Überlastung Hilferufe aus Kliniken - Sachsen schaltet Onlineportal für Pflegepool frei

Die Kliniken in Sachsen sind fast überall am Limit. Wegen der dramatisch hohen Infektionszahlen in der Corona-Pandemie reicht das Pflegepersonal oft nicht mehr aus. Die Kliniken werben deshalb zunehmend um Freiwillige. Die Landesregierung unterstützt die Suche mit einem Online-Portal.

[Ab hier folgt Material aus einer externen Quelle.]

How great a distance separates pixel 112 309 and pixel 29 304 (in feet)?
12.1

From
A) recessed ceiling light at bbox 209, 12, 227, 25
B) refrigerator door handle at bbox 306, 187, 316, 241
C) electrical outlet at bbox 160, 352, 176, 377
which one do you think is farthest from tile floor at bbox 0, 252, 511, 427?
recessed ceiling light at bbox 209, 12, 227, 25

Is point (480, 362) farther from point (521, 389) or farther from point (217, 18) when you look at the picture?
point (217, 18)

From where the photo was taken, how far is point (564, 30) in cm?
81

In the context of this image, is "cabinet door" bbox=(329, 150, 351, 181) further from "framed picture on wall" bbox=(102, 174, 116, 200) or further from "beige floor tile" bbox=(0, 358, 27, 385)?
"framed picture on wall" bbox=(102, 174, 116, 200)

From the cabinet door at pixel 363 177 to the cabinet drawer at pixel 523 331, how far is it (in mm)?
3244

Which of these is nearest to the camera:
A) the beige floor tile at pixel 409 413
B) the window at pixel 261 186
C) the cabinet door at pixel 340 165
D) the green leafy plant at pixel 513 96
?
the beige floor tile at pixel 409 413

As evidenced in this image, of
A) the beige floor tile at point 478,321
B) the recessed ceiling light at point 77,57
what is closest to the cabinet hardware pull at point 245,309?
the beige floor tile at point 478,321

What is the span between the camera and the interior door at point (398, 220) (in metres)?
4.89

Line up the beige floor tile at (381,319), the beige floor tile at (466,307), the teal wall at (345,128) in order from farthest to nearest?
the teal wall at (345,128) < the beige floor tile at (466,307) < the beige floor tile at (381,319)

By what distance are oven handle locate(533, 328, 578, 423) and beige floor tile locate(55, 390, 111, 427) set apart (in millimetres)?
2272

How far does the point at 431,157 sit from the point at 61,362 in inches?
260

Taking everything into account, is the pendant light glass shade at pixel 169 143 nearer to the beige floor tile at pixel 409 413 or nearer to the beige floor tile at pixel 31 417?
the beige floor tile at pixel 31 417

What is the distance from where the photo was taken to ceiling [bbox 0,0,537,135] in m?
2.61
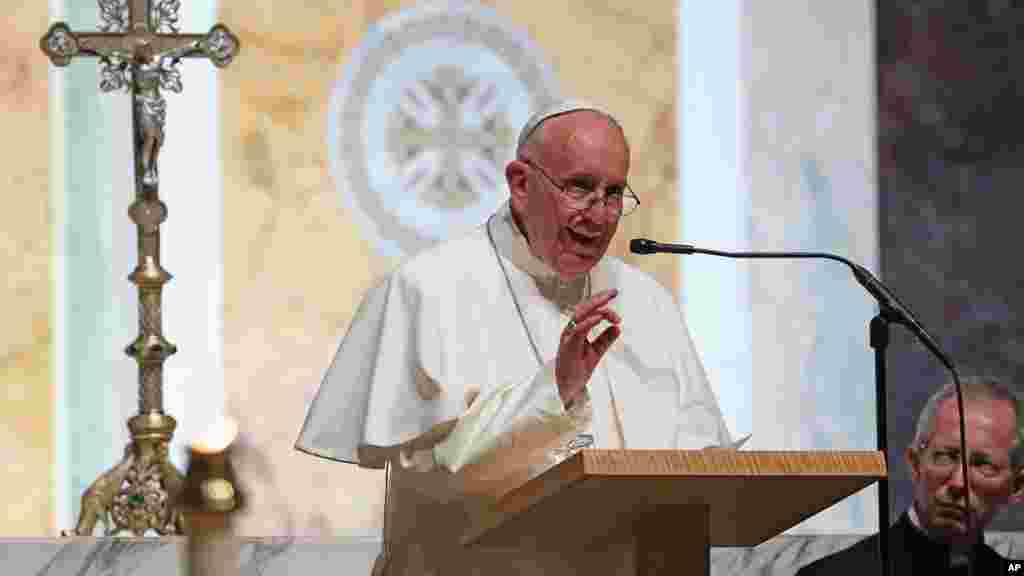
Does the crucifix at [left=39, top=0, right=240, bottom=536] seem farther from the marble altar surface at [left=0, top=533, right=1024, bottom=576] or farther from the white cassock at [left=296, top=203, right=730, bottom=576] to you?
the white cassock at [left=296, top=203, right=730, bottom=576]

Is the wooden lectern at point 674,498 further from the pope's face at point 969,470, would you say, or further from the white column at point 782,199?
the white column at point 782,199

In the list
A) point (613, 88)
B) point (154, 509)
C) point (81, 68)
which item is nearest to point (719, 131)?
point (613, 88)

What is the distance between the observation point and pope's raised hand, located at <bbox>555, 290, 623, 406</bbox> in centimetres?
449

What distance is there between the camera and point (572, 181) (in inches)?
213

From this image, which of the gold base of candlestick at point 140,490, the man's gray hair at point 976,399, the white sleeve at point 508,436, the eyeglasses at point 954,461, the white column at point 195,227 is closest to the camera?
the white sleeve at point 508,436

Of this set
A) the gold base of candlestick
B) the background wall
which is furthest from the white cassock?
the background wall

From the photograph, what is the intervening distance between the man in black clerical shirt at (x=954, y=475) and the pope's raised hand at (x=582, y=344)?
46.5 inches

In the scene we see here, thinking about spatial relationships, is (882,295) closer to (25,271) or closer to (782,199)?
(782,199)

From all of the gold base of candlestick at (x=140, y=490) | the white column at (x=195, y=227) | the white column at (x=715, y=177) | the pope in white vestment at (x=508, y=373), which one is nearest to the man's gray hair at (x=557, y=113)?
the pope in white vestment at (x=508, y=373)

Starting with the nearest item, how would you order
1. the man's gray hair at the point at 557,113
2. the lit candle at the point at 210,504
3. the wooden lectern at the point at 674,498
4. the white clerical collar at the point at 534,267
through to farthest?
the lit candle at the point at 210,504 < the wooden lectern at the point at 674,498 < the man's gray hair at the point at 557,113 < the white clerical collar at the point at 534,267

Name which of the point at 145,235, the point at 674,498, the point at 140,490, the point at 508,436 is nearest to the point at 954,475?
the point at 508,436

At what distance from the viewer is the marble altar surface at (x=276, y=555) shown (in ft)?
19.3

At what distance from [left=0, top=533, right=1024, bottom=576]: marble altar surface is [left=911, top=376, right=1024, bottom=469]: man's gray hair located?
39 cm

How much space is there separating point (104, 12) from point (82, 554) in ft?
8.24
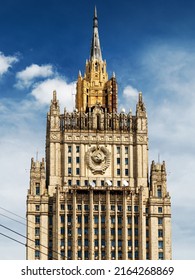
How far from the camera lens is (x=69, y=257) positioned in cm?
19775
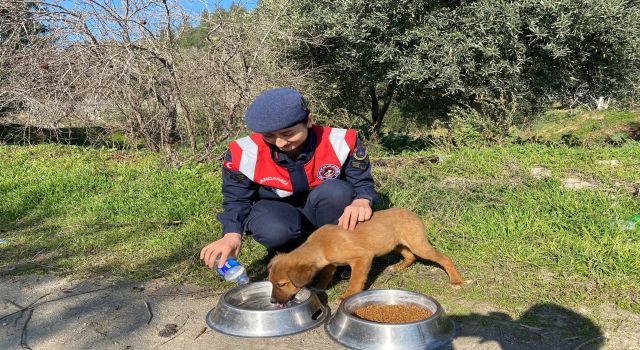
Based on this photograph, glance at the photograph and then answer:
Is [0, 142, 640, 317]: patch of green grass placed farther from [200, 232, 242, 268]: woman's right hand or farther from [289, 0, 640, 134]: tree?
[289, 0, 640, 134]: tree

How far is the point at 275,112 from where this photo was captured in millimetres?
2887

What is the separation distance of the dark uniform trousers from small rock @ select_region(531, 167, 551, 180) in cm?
308

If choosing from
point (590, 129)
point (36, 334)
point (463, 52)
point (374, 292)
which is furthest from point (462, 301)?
point (590, 129)

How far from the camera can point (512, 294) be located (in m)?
3.13

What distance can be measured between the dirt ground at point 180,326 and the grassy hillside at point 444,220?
220 mm

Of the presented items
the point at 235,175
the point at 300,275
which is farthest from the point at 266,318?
the point at 235,175

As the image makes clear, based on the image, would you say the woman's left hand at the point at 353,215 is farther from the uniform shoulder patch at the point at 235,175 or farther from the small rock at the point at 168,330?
the small rock at the point at 168,330

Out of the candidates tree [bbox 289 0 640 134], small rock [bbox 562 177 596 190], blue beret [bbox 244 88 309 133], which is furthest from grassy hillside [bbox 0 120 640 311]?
tree [bbox 289 0 640 134]

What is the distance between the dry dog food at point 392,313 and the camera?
2743mm

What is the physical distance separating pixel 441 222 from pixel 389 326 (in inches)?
86.6

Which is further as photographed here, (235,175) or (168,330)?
(235,175)

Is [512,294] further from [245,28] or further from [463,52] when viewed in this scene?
[245,28]

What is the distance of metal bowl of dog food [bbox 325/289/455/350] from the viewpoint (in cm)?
240

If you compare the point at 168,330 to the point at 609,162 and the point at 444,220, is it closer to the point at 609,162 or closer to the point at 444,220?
the point at 444,220
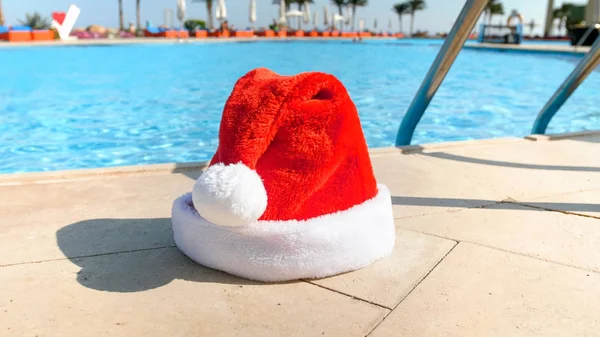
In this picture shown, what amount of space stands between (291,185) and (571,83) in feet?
13.7

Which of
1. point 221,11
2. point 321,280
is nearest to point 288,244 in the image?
point 321,280

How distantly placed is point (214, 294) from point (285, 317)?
1.09ft

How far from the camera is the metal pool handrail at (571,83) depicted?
4.81 m

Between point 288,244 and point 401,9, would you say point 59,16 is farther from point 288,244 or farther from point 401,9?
point 401,9

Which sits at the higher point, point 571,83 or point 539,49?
point 539,49

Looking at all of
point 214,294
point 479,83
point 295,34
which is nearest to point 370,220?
point 214,294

Ein Patient wird nach der Operation aus dem Operationssaal gefahren.
Viele planbare Operationen müssen in Sachsen verschoben werden. Bildrechte: dpa

Nicht nur die Betten werden in Sachsen Kliniken knapp, sondern auch das Pflegepersonal. Sachsen schaltet deshalb ein Onlineportal für einen Pflegepool. Dort können sich Freiwillige melden, die Kliniken in der Pandemie unterstützen möchten, sagte Gesundheitsministerin Petra Köpping auf einer Online-Konferenz in Dresden. Gleichzeitig könnten sich Bürger auch direkt an ihre Krankenhäuser vor Ort wenden.

Petra Köpping, Sozialministerin Sachsen, verkündet die neue Corona Schutzverordnung.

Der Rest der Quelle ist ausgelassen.